With those two eliminated there is just not a way to replicate a human brain. There are different ways to achieve super-human compute capabilities by exploiting some physical dimensions which are limited for brains but such an intelligence would be very different from a human talent. Maybe superior in many aspects, but not AGI in the general sense.
My estimate is very different from what others suggest and this stems from my background and my definition of AGI. I see AGI as human-level intelligence. If we present a problem to an AGI system, we would expect that it does not make any “silly” mistakes, but that it makes reasonable responses like a competent human would do.
My background: I work in deep learning on very large language models. I worked on the parallelization of deep learning in the past. I also have in-depth knowledge of GPUs and accelerators in general. I developed the fasted algorithm for top-k sparse-sparse matrix multiplication on a GPU.
I wrote about this 5-years ago, but since then my opinion has not changed: I believe that AGI will be physically impossible with classical computers.
It is very clear that intelligence is all about compute capabilities. The intelligence of mammals is currently limited energy intake — including the intelligence of humans. I believe that the same is true for AI algorithms and these patterns seem to be very clear if you look at the trajectory of compute requirements over the past years.

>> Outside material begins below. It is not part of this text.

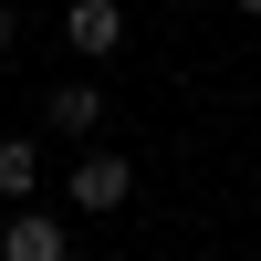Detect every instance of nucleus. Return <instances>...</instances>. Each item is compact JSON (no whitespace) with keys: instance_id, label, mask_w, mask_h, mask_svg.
Here are the masks:
<instances>
[{"instance_id":"f257e3e1","label":"nucleus","mask_w":261,"mask_h":261,"mask_svg":"<svg viewBox=\"0 0 261 261\" xmlns=\"http://www.w3.org/2000/svg\"><path fill=\"white\" fill-rule=\"evenodd\" d=\"M63 199H73V209H94V220H115V209L136 199V167H125L115 146H94V157H73V178H63Z\"/></svg>"},{"instance_id":"f03ea898","label":"nucleus","mask_w":261,"mask_h":261,"mask_svg":"<svg viewBox=\"0 0 261 261\" xmlns=\"http://www.w3.org/2000/svg\"><path fill=\"white\" fill-rule=\"evenodd\" d=\"M63 42H73L84 63L125 53V11H115V0H73V11H63Z\"/></svg>"},{"instance_id":"7ed1b4c3","label":"nucleus","mask_w":261,"mask_h":261,"mask_svg":"<svg viewBox=\"0 0 261 261\" xmlns=\"http://www.w3.org/2000/svg\"><path fill=\"white\" fill-rule=\"evenodd\" d=\"M0 261H73V241H63V220H42V209H11Z\"/></svg>"},{"instance_id":"20e7f679","label":"nucleus","mask_w":261,"mask_h":261,"mask_svg":"<svg viewBox=\"0 0 261 261\" xmlns=\"http://www.w3.org/2000/svg\"><path fill=\"white\" fill-rule=\"evenodd\" d=\"M42 115H53L63 136H94V115H105V94H94V84H53V94H42Z\"/></svg>"},{"instance_id":"39448f33","label":"nucleus","mask_w":261,"mask_h":261,"mask_svg":"<svg viewBox=\"0 0 261 261\" xmlns=\"http://www.w3.org/2000/svg\"><path fill=\"white\" fill-rule=\"evenodd\" d=\"M32 178H42L32 136H0V199H32Z\"/></svg>"},{"instance_id":"423d86ee","label":"nucleus","mask_w":261,"mask_h":261,"mask_svg":"<svg viewBox=\"0 0 261 261\" xmlns=\"http://www.w3.org/2000/svg\"><path fill=\"white\" fill-rule=\"evenodd\" d=\"M11 42H21V11H11V0H0V53H11Z\"/></svg>"}]
</instances>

The main issues are these: You cannot build structures smaller than atoms; you can only dissipate a certain amount of heat per square area; the smaller the structures are that you print with lasers, the higher the probability of artifacts; light can only go a certain distance per second; the speed of SRAM scales sub-linearly with its size. These are all hard physical boundaries that we cannot alter. Yet, all these physical boundaries will be hit within a couple of years and we will fall very, very far short of human processing capabilities and our models will not improve much further. Two orders of magnitude of additional capability are realistic, but anything beyond that is just wishful thinking.

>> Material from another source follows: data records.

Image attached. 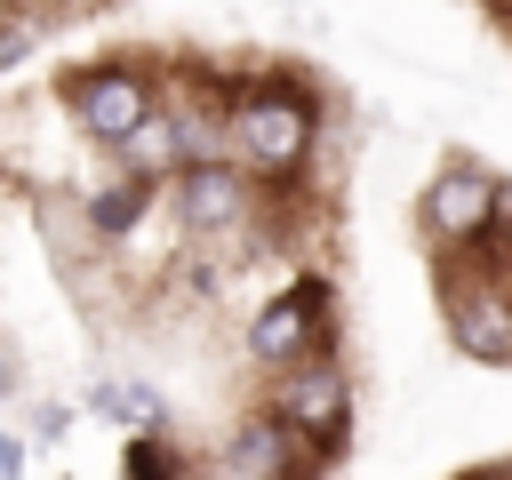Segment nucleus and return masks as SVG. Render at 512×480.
<instances>
[{
	"instance_id": "8",
	"label": "nucleus",
	"mask_w": 512,
	"mask_h": 480,
	"mask_svg": "<svg viewBox=\"0 0 512 480\" xmlns=\"http://www.w3.org/2000/svg\"><path fill=\"white\" fill-rule=\"evenodd\" d=\"M112 152H120L136 176H160V168H184V160H192V136H184V120H160V112H152V120H144L128 144H112Z\"/></svg>"
},
{
	"instance_id": "15",
	"label": "nucleus",
	"mask_w": 512,
	"mask_h": 480,
	"mask_svg": "<svg viewBox=\"0 0 512 480\" xmlns=\"http://www.w3.org/2000/svg\"><path fill=\"white\" fill-rule=\"evenodd\" d=\"M504 8H512V0H504Z\"/></svg>"
},
{
	"instance_id": "7",
	"label": "nucleus",
	"mask_w": 512,
	"mask_h": 480,
	"mask_svg": "<svg viewBox=\"0 0 512 480\" xmlns=\"http://www.w3.org/2000/svg\"><path fill=\"white\" fill-rule=\"evenodd\" d=\"M296 464H304V432H288L272 408L248 416L232 432V448H224V480H288Z\"/></svg>"
},
{
	"instance_id": "14",
	"label": "nucleus",
	"mask_w": 512,
	"mask_h": 480,
	"mask_svg": "<svg viewBox=\"0 0 512 480\" xmlns=\"http://www.w3.org/2000/svg\"><path fill=\"white\" fill-rule=\"evenodd\" d=\"M24 48H32V32H24V24H8V32H0V64H16Z\"/></svg>"
},
{
	"instance_id": "9",
	"label": "nucleus",
	"mask_w": 512,
	"mask_h": 480,
	"mask_svg": "<svg viewBox=\"0 0 512 480\" xmlns=\"http://www.w3.org/2000/svg\"><path fill=\"white\" fill-rule=\"evenodd\" d=\"M144 208H152V176H136V168H128L120 184H104V192L88 200V224H96L104 240H120V232H136V224H144Z\"/></svg>"
},
{
	"instance_id": "3",
	"label": "nucleus",
	"mask_w": 512,
	"mask_h": 480,
	"mask_svg": "<svg viewBox=\"0 0 512 480\" xmlns=\"http://www.w3.org/2000/svg\"><path fill=\"white\" fill-rule=\"evenodd\" d=\"M312 352H328V280H296L288 296H272L256 320H248V360L256 368H296V360H312Z\"/></svg>"
},
{
	"instance_id": "4",
	"label": "nucleus",
	"mask_w": 512,
	"mask_h": 480,
	"mask_svg": "<svg viewBox=\"0 0 512 480\" xmlns=\"http://www.w3.org/2000/svg\"><path fill=\"white\" fill-rule=\"evenodd\" d=\"M416 216H424V232H432L440 256H448V248H472V240L496 224V176L472 168V160H448V168L424 184Z\"/></svg>"
},
{
	"instance_id": "10",
	"label": "nucleus",
	"mask_w": 512,
	"mask_h": 480,
	"mask_svg": "<svg viewBox=\"0 0 512 480\" xmlns=\"http://www.w3.org/2000/svg\"><path fill=\"white\" fill-rule=\"evenodd\" d=\"M96 408H104L112 424H144V432H160V424H168V408H160V392H152V384H104V392H96Z\"/></svg>"
},
{
	"instance_id": "1",
	"label": "nucleus",
	"mask_w": 512,
	"mask_h": 480,
	"mask_svg": "<svg viewBox=\"0 0 512 480\" xmlns=\"http://www.w3.org/2000/svg\"><path fill=\"white\" fill-rule=\"evenodd\" d=\"M232 144H240V160L256 168V176H288V168H304V152L320 144V112H312V96L304 88H240L232 96Z\"/></svg>"
},
{
	"instance_id": "12",
	"label": "nucleus",
	"mask_w": 512,
	"mask_h": 480,
	"mask_svg": "<svg viewBox=\"0 0 512 480\" xmlns=\"http://www.w3.org/2000/svg\"><path fill=\"white\" fill-rule=\"evenodd\" d=\"M504 248H512V176H496V224H488Z\"/></svg>"
},
{
	"instance_id": "11",
	"label": "nucleus",
	"mask_w": 512,
	"mask_h": 480,
	"mask_svg": "<svg viewBox=\"0 0 512 480\" xmlns=\"http://www.w3.org/2000/svg\"><path fill=\"white\" fill-rule=\"evenodd\" d=\"M128 480H192V464L184 456H168V440H128Z\"/></svg>"
},
{
	"instance_id": "2",
	"label": "nucleus",
	"mask_w": 512,
	"mask_h": 480,
	"mask_svg": "<svg viewBox=\"0 0 512 480\" xmlns=\"http://www.w3.org/2000/svg\"><path fill=\"white\" fill-rule=\"evenodd\" d=\"M272 416H280L288 432H304L312 456H336V448H344V424H352V384H344V368H336L328 352L280 368V384H272Z\"/></svg>"
},
{
	"instance_id": "6",
	"label": "nucleus",
	"mask_w": 512,
	"mask_h": 480,
	"mask_svg": "<svg viewBox=\"0 0 512 480\" xmlns=\"http://www.w3.org/2000/svg\"><path fill=\"white\" fill-rule=\"evenodd\" d=\"M176 216H184V232H240L248 224V168L184 160L176 168Z\"/></svg>"
},
{
	"instance_id": "13",
	"label": "nucleus",
	"mask_w": 512,
	"mask_h": 480,
	"mask_svg": "<svg viewBox=\"0 0 512 480\" xmlns=\"http://www.w3.org/2000/svg\"><path fill=\"white\" fill-rule=\"evenodd\" d=\"M0 480H24V440L0 432Z\"/></svg>"
},
{
	"instance_id": "5",
	"label": "nucleus",
	"mask_w": 512,
	"mask_h": 480,
	"mask_svg": "<svg viewBox=\"0 0 512 480\" xmlns=\"http://www.w3.org/2000/svg\"><path fill=\"white\" fill-rule=\"evenodd\" d=\"M72 120L96 136V144H128L144 120H152V80L144 64H96L72 80Z\"/></svg>"
}]
</instances>
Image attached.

You may say it is just a matter of scale. Our hardware will not be as fast as brains but we just build more of them. Well, the speed of light is fixed and networking scales abysmally. With that, you have a maximum cluster size that you cannot exceed without losing processing power. The thing is, even in current neural networks, doubling the number of GPUs sometimes doubles training time. We will design neural networks that scale better, such as mixtures of experts, but this will not be nearly enough (this will give us another 1-2 orders of magnitude).

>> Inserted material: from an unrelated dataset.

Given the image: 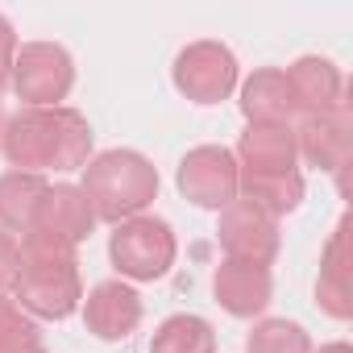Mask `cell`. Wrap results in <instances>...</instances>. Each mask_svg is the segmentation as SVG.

We will switch to wafer-scale compute in the next years and this will yield a huge boost in performance, but even wafer-scale chips will not yield the long-term performance that we need to get anywhere near AGI.
The only real possibility that I see is quantum computing. It is currently not clear what quantum AI algorithms would look like but we seem to be able to scale quantum computers double exponentially over time aka Neven’s Law. The real question is if quantum error correction also scales exponentially (the current data suggests this) or if it can scale sub-exponentially. If it scales exponentially, quantum computers will be interesting for chemistry, but they would be useless for AI. If it scales sub-exponentially we will hit quantum computers that are faster than classical computers in 2035. Due to double exponential scaling, the quantum computers in 2037 would be an unbelievable amount more powerful than all classical computers before. We might not be able to reach AGI still because we cannot feed such computer data quickly enough to keep up with its processing power, but I am sure we might be able to figure something out to feed a single powerful quantum computer. Currently, the input requirements for pretraining large deep learning models are minimal for natural language but high for images and videos. As such, we might still not have AGI with quantum computers, but we would have computers with excellent natural language processing capabilities.
If quantum computer do not work, I would predict that we never will reach AGI — hence the probability is zero after the peak in 2035-2037.
If the definition of AGI is relaxed and models are allowed to make “stupid mistakes” and the requirement is just that they on average solve problems better than humans. I would be pretty much in line with Ethan’s predictions (Ethan and I chatted about this before).
Edit: A friend told me that it is better to put my probability after 2100 if I believe it is not happening after the peak 2037. Updated the graph.
Thanks, Ethan! I updated the post with that info!